*** TEXT FOR ANALYSIS Section Begins ***

Is dolutegravir monotherapy safe as maintenance for HIV patients?
Simplification from combination antiretroviral therapy (cART) to dolutegravir monotherapy as maintenance treatment was noninferior to continuing therapy with cART, at least in patients who initiated cART during primary HIV infection and had achieved suppressed viral load for ≥48 weeks, suggests a study presented at IAC 2018.
Previously, many believed that “dolutegravir monotherapy is dead,” according to Dr Dominique Braun from the University of Zurich, Zurich, Switzerland, who pointed out that dolutegravir monotherapy was not recommended due to reports of virological failures with development of resistance to the drug in two randomized trials. [J Antimicrob Chemother 2018;doi:10.1093/jac/dky093; Lancet HIV 2017;4:e547-e554]
However, the concept of monotherapy has not been tested in patients who initiated cART during primary HIV infection (ie, within 6 months after infection), in whom HIV-1 reservoir size was shown to be smaller than those who started cART during chronic infection. The investigators thus set out to test if a smaller HIV-1 reservoir size translates into sustained viral suppression after simplification to dolutegravir monotherapy.
The open-label, noninferiority trial included 101 patients who initiated cART during primary HIV infection and had achieved viral suppression (HIV-1 RNA <50 copies/mL) for at least 48 weeks. The participants were randomized 2:1 to simplification to dolutegravir 50 mg once daily or to continuation with cART. [IAC 2018, abstract TUAB0102]
At week 48, all patients in the monotherapy as well as the cART arms had achieved virological response (difference, 0 percent, 95 percent confidence interval [CI], -1 to 0.047) in the per-protocol analysis, thus meeting the prespecified noninferiority criteria.
“Future simplification studies should use a stratification according to time of HIV infection until start of first cART,” said Braun.
He pointed out that although one patient in the dolutegravir monotherapy arm experienced virological failure at 36 weeks in the intent-to-treat population, the patient was found to be in chronic infection when initiating cART (thus violating the inclusion criteria for the study) and was therefore excluded from the per-protocol analysis. Viral load was resuppressed on cART.
In addition, both treatment arms showed comparable slight decay of HIV-1 DNA reservoir and no HIV-1 RNA was detected in all patients.
In terms of safety, eight serious adverse events (AEs) were reported overall (8.8 percent and 6.1 percent in monotherapy and cART arms, respectively), but none was related to the study drugs. Commonly reported AEs that were probably or possibly related to the drug included elevated liver enzyme and creatinine levels, nausea, and fatigue.

*** TEXT FOR ANALYSIS Section Ends ***
*** INPUT DATA Section Begins ***

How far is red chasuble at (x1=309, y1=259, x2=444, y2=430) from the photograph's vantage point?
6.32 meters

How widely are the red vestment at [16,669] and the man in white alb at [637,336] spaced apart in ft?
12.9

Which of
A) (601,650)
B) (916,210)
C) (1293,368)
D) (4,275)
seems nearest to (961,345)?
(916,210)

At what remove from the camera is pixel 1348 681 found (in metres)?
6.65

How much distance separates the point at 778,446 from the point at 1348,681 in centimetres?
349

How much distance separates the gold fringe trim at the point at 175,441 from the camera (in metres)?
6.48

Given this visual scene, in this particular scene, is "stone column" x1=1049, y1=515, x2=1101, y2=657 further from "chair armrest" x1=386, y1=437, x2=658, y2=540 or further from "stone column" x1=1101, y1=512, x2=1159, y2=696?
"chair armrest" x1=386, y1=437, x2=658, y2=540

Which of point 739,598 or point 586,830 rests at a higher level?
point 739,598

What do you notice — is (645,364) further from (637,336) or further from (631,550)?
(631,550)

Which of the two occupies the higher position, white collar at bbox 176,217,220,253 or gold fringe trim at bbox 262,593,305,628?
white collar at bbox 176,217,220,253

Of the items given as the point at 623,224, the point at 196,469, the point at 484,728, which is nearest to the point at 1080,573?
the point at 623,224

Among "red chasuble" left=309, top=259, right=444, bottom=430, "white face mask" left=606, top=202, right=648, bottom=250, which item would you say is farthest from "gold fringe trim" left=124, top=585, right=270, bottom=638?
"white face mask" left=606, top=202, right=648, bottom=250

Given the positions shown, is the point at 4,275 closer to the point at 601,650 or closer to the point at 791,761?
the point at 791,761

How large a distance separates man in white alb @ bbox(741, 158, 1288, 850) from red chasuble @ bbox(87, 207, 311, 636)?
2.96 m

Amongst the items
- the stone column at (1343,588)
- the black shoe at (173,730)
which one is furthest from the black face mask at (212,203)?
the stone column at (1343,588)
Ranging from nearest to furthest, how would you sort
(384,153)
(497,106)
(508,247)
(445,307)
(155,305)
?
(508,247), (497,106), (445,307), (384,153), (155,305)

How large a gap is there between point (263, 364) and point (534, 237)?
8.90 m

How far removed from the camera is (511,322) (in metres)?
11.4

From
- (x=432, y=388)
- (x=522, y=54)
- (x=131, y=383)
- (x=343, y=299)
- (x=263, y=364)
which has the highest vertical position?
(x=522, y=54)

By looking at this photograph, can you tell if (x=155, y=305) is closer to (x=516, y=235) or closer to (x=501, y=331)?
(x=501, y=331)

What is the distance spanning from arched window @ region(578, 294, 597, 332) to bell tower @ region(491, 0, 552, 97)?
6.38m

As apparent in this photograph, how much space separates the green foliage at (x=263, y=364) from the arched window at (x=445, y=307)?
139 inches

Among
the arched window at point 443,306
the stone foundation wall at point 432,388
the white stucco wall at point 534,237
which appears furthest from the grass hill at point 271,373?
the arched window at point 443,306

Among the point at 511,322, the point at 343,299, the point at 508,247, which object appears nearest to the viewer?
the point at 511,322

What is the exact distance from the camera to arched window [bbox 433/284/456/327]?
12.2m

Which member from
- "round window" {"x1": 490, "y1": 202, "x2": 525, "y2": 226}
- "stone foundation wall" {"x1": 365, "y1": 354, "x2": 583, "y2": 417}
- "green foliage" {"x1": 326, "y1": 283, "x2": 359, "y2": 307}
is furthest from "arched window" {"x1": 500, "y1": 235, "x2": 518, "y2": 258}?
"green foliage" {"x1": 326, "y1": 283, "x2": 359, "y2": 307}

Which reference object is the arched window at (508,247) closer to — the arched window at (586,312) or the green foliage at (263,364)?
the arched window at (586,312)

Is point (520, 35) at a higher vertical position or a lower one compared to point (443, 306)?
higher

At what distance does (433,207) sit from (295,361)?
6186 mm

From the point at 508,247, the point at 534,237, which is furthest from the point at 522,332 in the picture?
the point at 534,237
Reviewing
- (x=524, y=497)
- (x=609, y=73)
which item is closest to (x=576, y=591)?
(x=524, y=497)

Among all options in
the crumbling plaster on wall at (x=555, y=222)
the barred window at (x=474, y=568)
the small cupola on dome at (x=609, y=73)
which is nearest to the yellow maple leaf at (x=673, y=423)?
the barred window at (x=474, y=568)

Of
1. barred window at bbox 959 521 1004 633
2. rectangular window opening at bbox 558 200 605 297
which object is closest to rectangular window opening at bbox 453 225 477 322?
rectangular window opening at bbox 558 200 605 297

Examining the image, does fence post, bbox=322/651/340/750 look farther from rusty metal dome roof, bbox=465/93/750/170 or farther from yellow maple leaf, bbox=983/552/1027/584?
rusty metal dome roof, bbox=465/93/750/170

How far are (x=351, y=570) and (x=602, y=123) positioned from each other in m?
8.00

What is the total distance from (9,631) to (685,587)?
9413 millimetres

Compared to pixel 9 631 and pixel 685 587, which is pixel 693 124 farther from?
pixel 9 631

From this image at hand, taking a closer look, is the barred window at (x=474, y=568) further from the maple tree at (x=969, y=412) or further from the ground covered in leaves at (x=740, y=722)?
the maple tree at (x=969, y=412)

*** INPUT DATA Section Ends ***

WHAT IS BEING ASKED: In the article on dolutegravir monotherapy, what dose of dolutegravir were patients switched to?

PROBLEM SOLUTION: 50 mg once daily.